To: Rokke
You left out the part between the bug juice and the movie where my RIO is describing my latest incredible reversal that almost tore the wings off my bird as I rolled in behind my bud and hosed his ass.
In that you are still flying a real aircraft, you cant know how much I miss it. Right now, I would trade an Ok3 for all the poon in San Diego. I may fly the worlds coolest bus, but in the end, it is still a bus.

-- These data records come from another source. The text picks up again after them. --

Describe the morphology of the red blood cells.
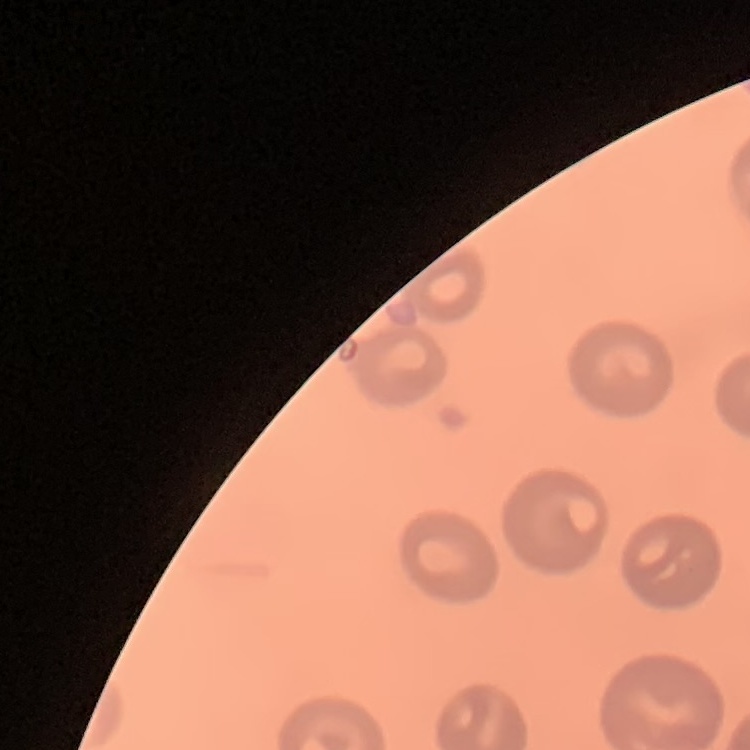

They show no rouleaux formation.

image type = one tile cut from a larger photomicrograph
stain = Field's or Giemsa
preparation = thin blood smear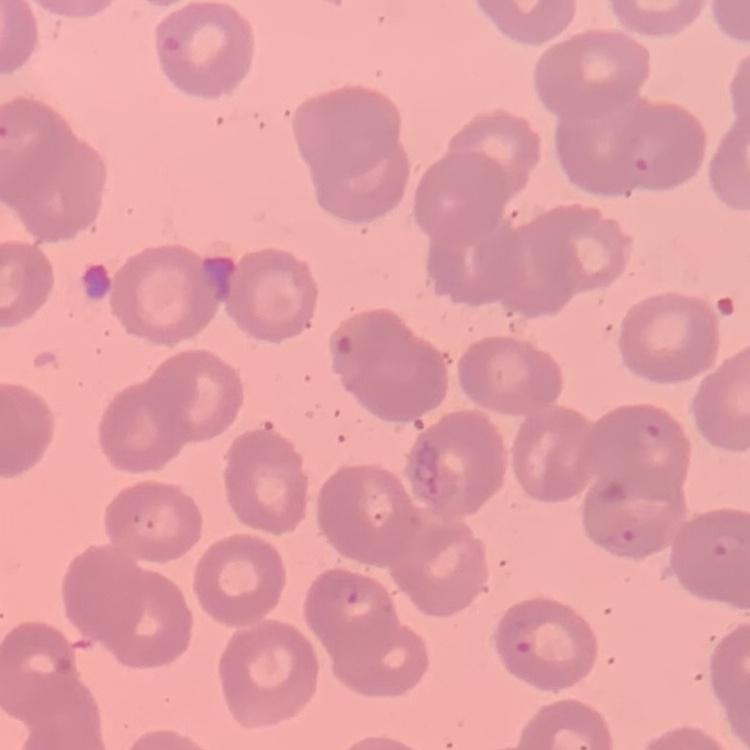
The red blood cells show no rouleaux formation. Stained with either Field's or Giemsa. Thin peripheral smear. One tile cut from a larger photomicrograph.Describe the morphology of the red blood cells.
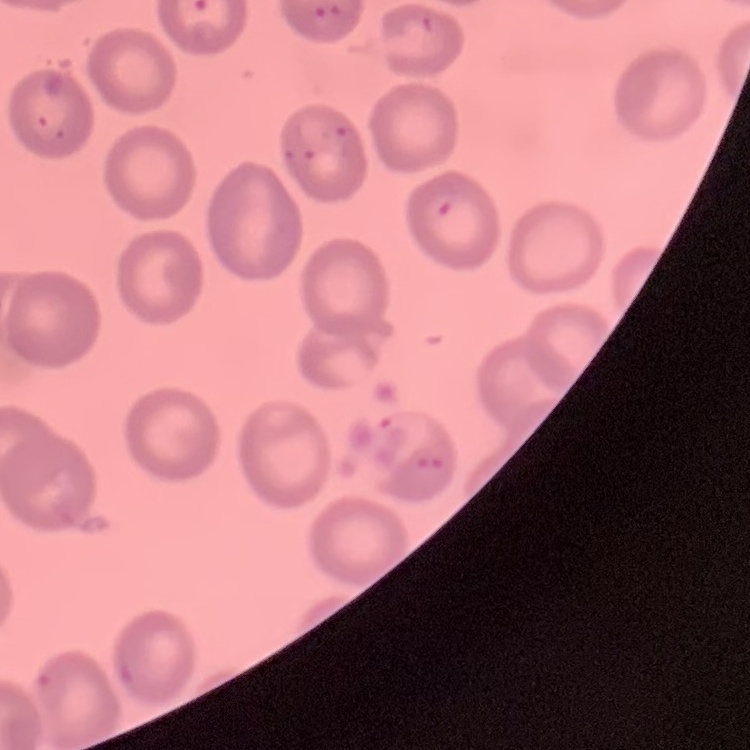
No rouleaux formation.

Field's or Giemsa stain. Square crop of a larger photomicrograph. Thin blood film.Give the extent of all Plasmodium malariae-infected red blood cells.
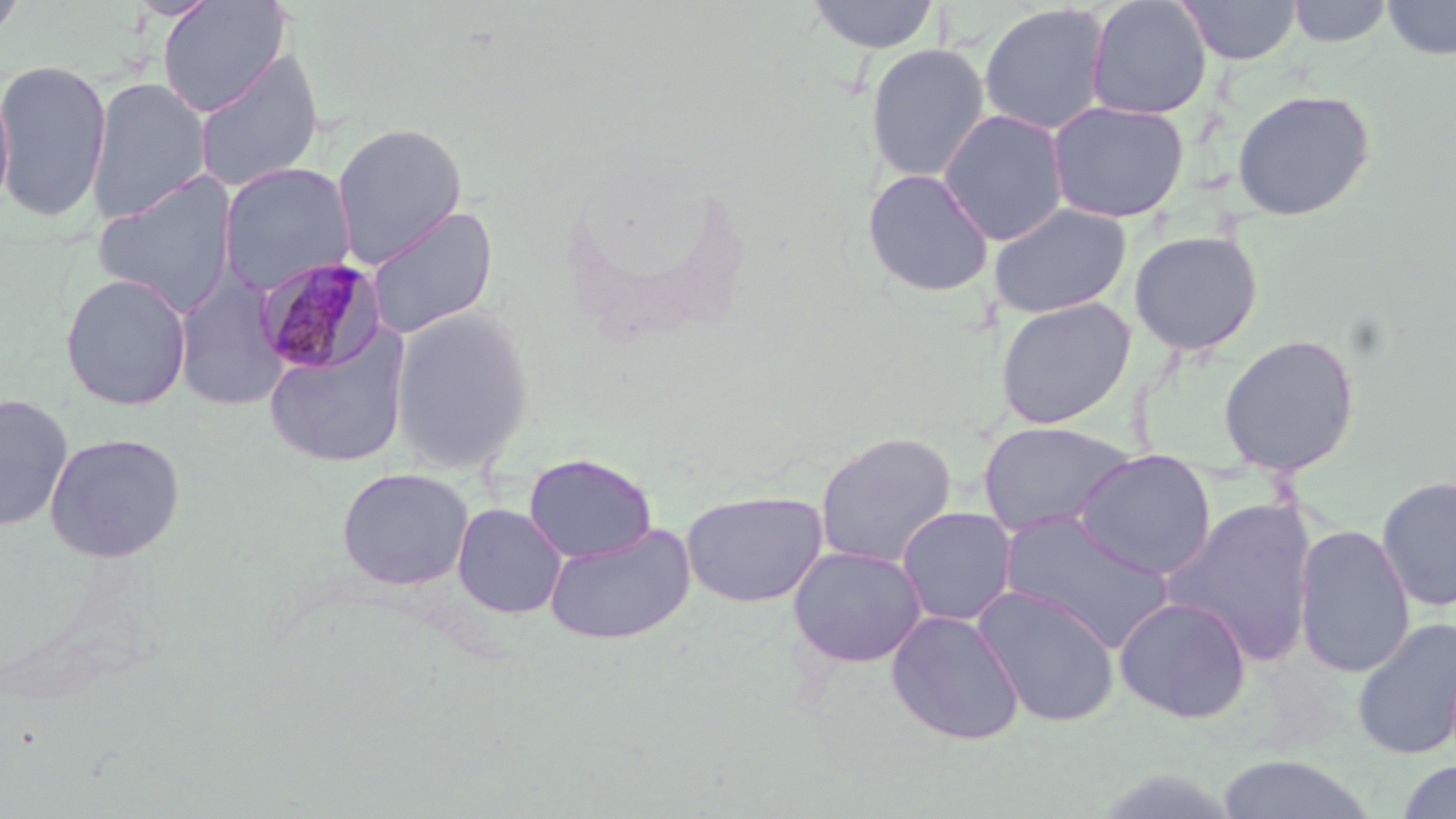

Approximate bounding boxes as (x1,y1)-(x2,y2) corner pairs in pixels.
Plasmodium malariae-infected red blood cells: (254,255)-(387,376).

Summary:
  - Uninfected red blood cell locations: (0,0)-(30,45), (156,0)-(290,116), (806,0)-(941,54), (1085,0)-(1213,119), (1178,0)-(1301,65), (1287,0)-(1393,47), (1383,0)-(1456,60), (978,3)-(1111,136), (865,43)-(991,182), (193,49)-(325,194), (0,57)-(111,222), (86,76)-(212,224), (0,78)-(16,218), (1232,89)-(1376,221), (1047,100)-(1189,223), (938,109)-(1069,245), (331,122)-(467,267), (217,163)-(355,294), (861,168)-(995,297), (91,170)-(239,316), (988,202)-(1132,319), (365,204)-(498,340), (1128,229)-(1264,356), (59,272)-(193,411), (174,272)-(291,411), (995,297)-(1136,430), (388,306)-(536,476), (263,328)-(410,469), (1218,333)-(1360,476), (0,392)-(74,531), (976,420)-(1137,539), (44,431)-(186,563), (815,431)-(958,567), (1074,449)-(1216,580), (524,452)-(657,563), (336,467)-(474,591), (1376,474)-(1456,613), (680,489)-(828,608), (1163,497)-(1319,665), (452,503)-(567,619), (896,506)-(1018,627), (997,509)-(1175,653), (544,522)-(696,646), (1294,523)-(1415,679), (787,545)-(928,667), (972,585)-(1120,727), (1113,596)-(1252,724), (886,609)-(1025,745), (1351,616)-(1456,761), (1213,754)-(1379,818), (1395,760)-(1456,818)
  - Slide-level diagnosis: Plasmodium malariae
  - Modality: light microscopy
  - Stain: May-Grünwald-Giemsa
  - Magnification: 1000x
  - Image size: 1456×819 pixels
  - Field of view: one of a larger specimen
  - Preparation: thin blood smearEvaluate for parasitized red blood cells.
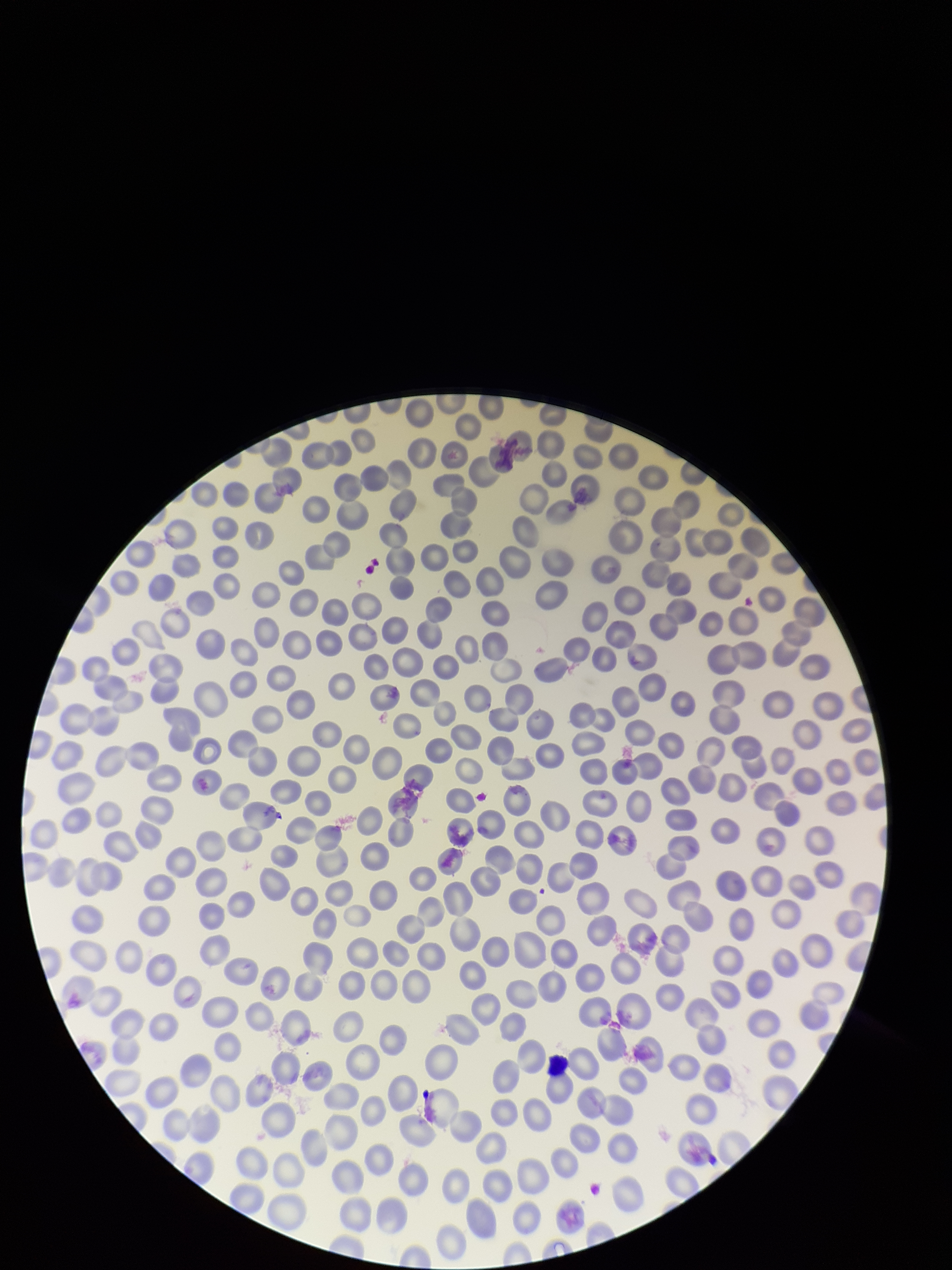
None identified.

capture = smartphone photograph through the microscope eyepiece
preparation = thin
field of view = one from this slide
patient malaria status = negative
image size = 952×1270 pixels
stain = Giemsa
red blood cell count = 308
parasitized red blood cell count = 0Locate every Plasmodium ovale-infected red blood cell.
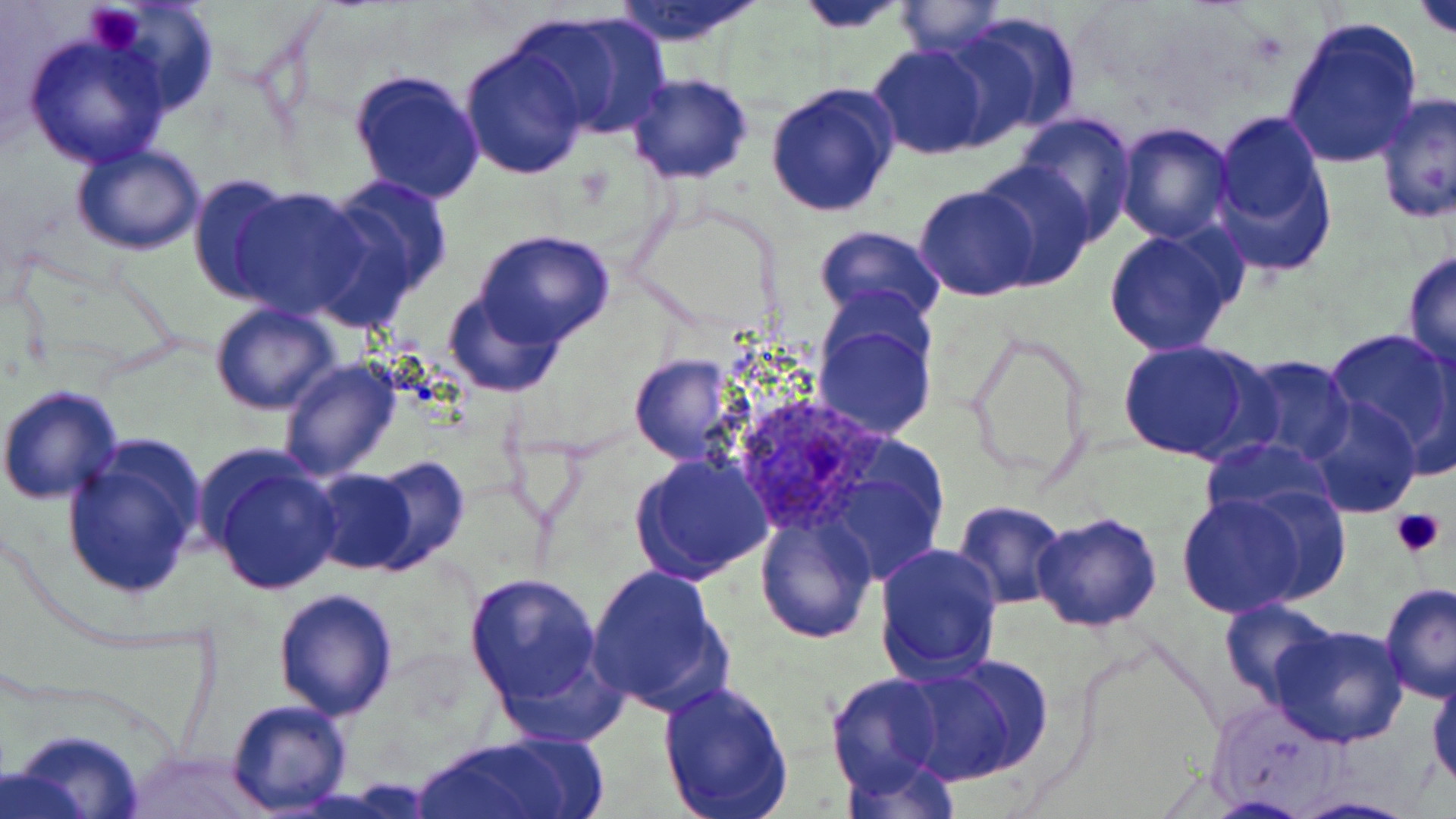

Approximate bounding boxes as (x1,y1)-(x2,y2) corner pairs in pixels.
Plasmodium ovale-infected red blood cells: (729,393)-(887,531).

Summary:
  - Platelet locations: (84,5)-(145,51), (1390,504)-(1447,559)
  - Uninfected red blood cell locations: (93,0)-(220,118), (791,0)-(916,31), (1410,0)-(1456,44), (607,1)-(769,47), (892,1)-(1007,56), (526,11)-(673,142), (947,12)-(1084,141), (1280,14)-(1424,171), (21,31)-(176,171), (458,43)-(591,179), (867,43)-(992,160), (348,68)-(487,205), (626,74)-(755,185), (763,82)-(899,216), (1374,92)-(1456,227), (1212,109)-(1335,270), (1014,113)-(1137,243), (1112,121)-(1234,244), (69,144)-(206,256), (969,159)-(1097,293), (186,174)-(300,303), (314,176)-(452,326), (914,184)-(1040,301), (225,187)-(374,320), (813,225)-(947,331), (1099,226)-(1245,359), (471,230)-(617,349), (1402,249)-(1456,370), (442,286)-(563,397), (209,303)-(343,416), (813,318)-(935,441), (1323,327)-(1456,464), (965,332)-(1091,482), (1413,336)-(1456,479), (1115,339)-(1268,464), (629,354)-(739,465), (1233,355)-(1357,465), (278,356)-(403,480), (0,384)-(124,504), (1305,398)-(1423,519), (60,435)-(208,603), (1197,436)-(1338,528), (820,445)-(952,590), (197,446)-(344,598), (629,451)-(775,584), (360,456)-(471,575), (306,462)-(430,576), (1175,488)-(1322,618), (949,500)-(1069,609), (1031,511)-(1163,633), (754,513)-(876,644), (873,542)-(1003,681), (585,564)-(733,716), (464,573)-(607,712), (1378,582)-(1456,701), (273,588)-(398,720), (1219,598)-(1342,706), (1267,624)-(1411,749), (905,656)-(1054,785), (1428,665)-(1456,793), (825,673)-(948,794), (656,678)-(793,818), (1205,697)-(1348,811), (224,700)-(354,816), (6,729)-(146,819), (412,737)-(579,818), (126,748)-(266,817), (835,750)-(959,818), (1287,795)-(1425,818)
  - Slide-level diagnosis: Plasmodium ovale
  - Modality: optical microscopy
  - Preparation: thin blood smear
  - Magnification: 1000x
  - Image size: 1456×819 pixels
  - Stain: May-Grünwald-Giemsa
  - Field of view: one of a larger specimenOutline each Plasmodium falciparum-infected red blood cell.
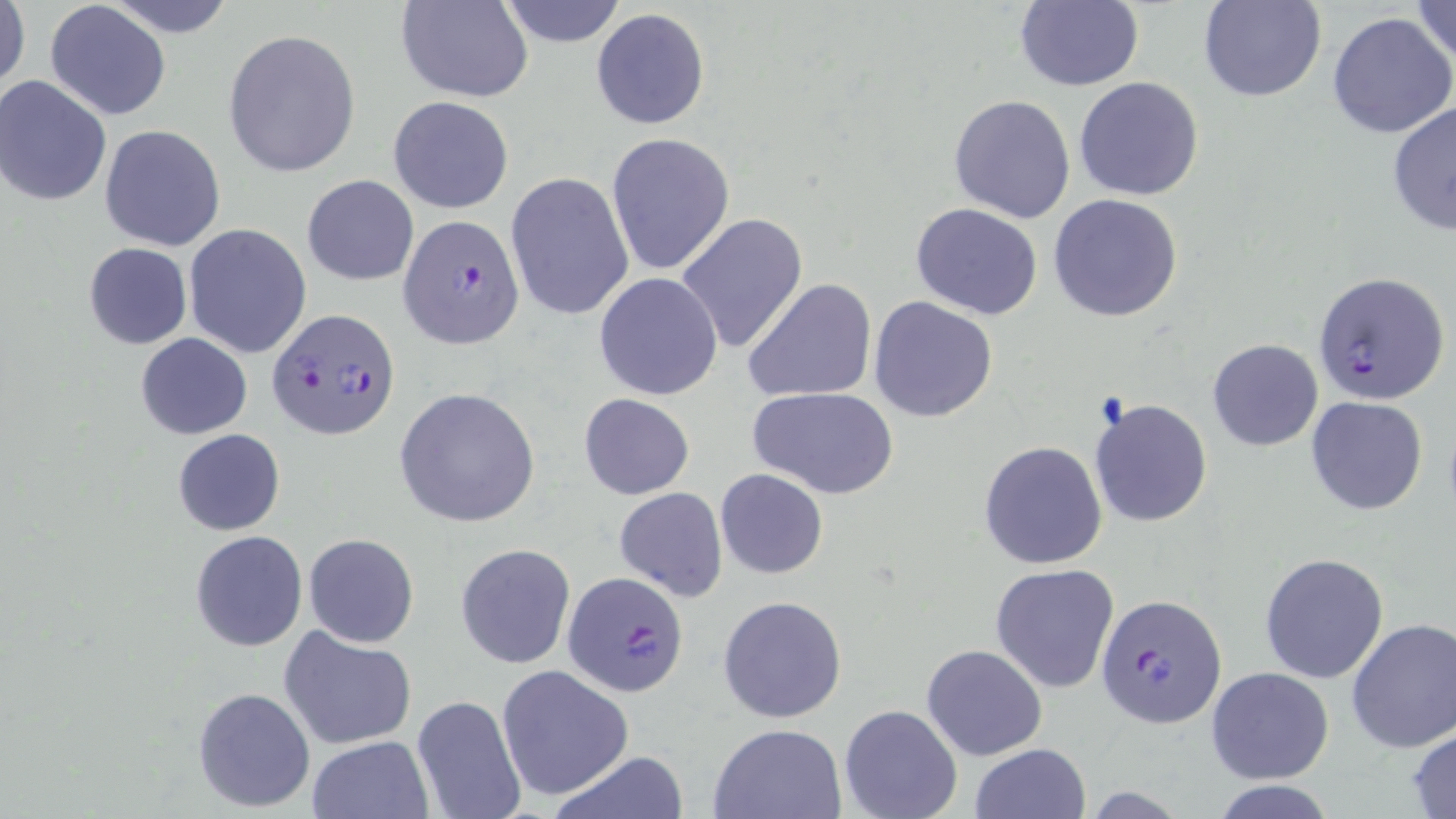

Approximate bounding boxes as [x1, y1, x2, y2] in pixels.
Plasmodium falciparum-infected red blood cells: [398, 214, 524, 349], [1313, 270, 1450, 406], [269, 307, 400, 439], [561, 573, 689, 697], [1095, 594, 1227, 728].

Summary:
  - Uninfected red blood cell locations: [1, 0, 29, 99], [104, 0, 240, 37], [396, 0, 534, 101], [496, 0, 629, 48], [1014, 0, 1144, 91], [1197, 0, 1327, 103], [1407, 0, 1456, 68], [44, 2, 172, 122], [590, 7, 711, 129], [1327, 10, 1456, 140], [222, 28, 362, 178], [0, 75, 114, 208], [1074, 77, 1205, 202], [388, 95, 513, 213], [949, 95, 1077, 224], [1386, 99, 1456, 236], [99, 126, 225, 251], [606, 132, 735, 276], [506, 172, 635, 321], [302, 175, 419, 286], [1049, 193, 1183, 322], [910, 202, 1043, 319], [675, 213, 807, 355], [185, 224, 312, 359], [83, 243, 192, 350], [593, 272, 723, 401], [744, 278, 877, 404], [869, 297, 999, 422], [134, 334, 253, 440], [1208, 338, 1324, 451], [394, 386, 541, 527], [749, 386, 899, 499], [578, 393, 694, 499], [1306, 395, 1430, 516], [1088, 397, 1213, 528], [172, 429, 287, 536], [977, 441, 1108, 569], [715, 468, 828, 579], [613, 488, 727, 603], [189, 529, 308, 652], [304, 534, 420, 648], [455, 543, 576, 669], [1260, 553, 1388, 684], [991, 563, 1119, 692], [718, 595, 848, 724], [1345, 617, 1456, 753], [280, 628, 418, 749], [922, 643, 1047, 761], [496, 665, 633, 799], [1206, 666, 1334, 783], [191, 686, 316, 813], [411, 694, 527, 819], [839, 703, 963, 819], [707, 723, 847, 818], [1407, 726, 1456, 818], [306, 734, 433, 819], [970, 743, 1091, 819], [546, 750, 692, 819]
  - Slide-level diagnosis: Plasmodium falciparum
  - Stain: May-Grünwald-Giemsa
  - Modality: light microscopy
  - Preparation: thin blood film
  - Image size: 1456×819 pixels
  - Field of view: one of a larger specimen
  - Magnification: 1000x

That day will come, my friend. But my challenge coin comes out so fast, you will be broke before we leave the bar.
214 posted on
11/04/2004 5:44:11 PM PST by
Pukin Dog
(Sans Reproache and Karmic Hugs)
To: Pukin Dog
Ohhh yeaahhh. The RIO. Reason number 15,431 to fly a single seat fighter. But I'll buy you drinks all night long. Bush is President, the stock market is climbing, and with any luck I'll be killing a few more Islamic whackjobs with my landbased, single seat, single tailed, single engined killing machine before I hang up the ol' g-suit forever. Life is great, and buying an old Tomgrape driver a few drinks is never a waste of money.
218 posted on
11/04/2004 5:57:59 PM PST by
Rokke
To: Pukin Dog; Rokke
Ahhh, both of ya are pansies. REAL men join the infantry.
JUST TEASING GUYS! :)
227 posted on
11/04/2004 6:26:27 PM PST by
Terabitten
(Live as a bastion of freedom and democracy in the midst of the heart of darkness.)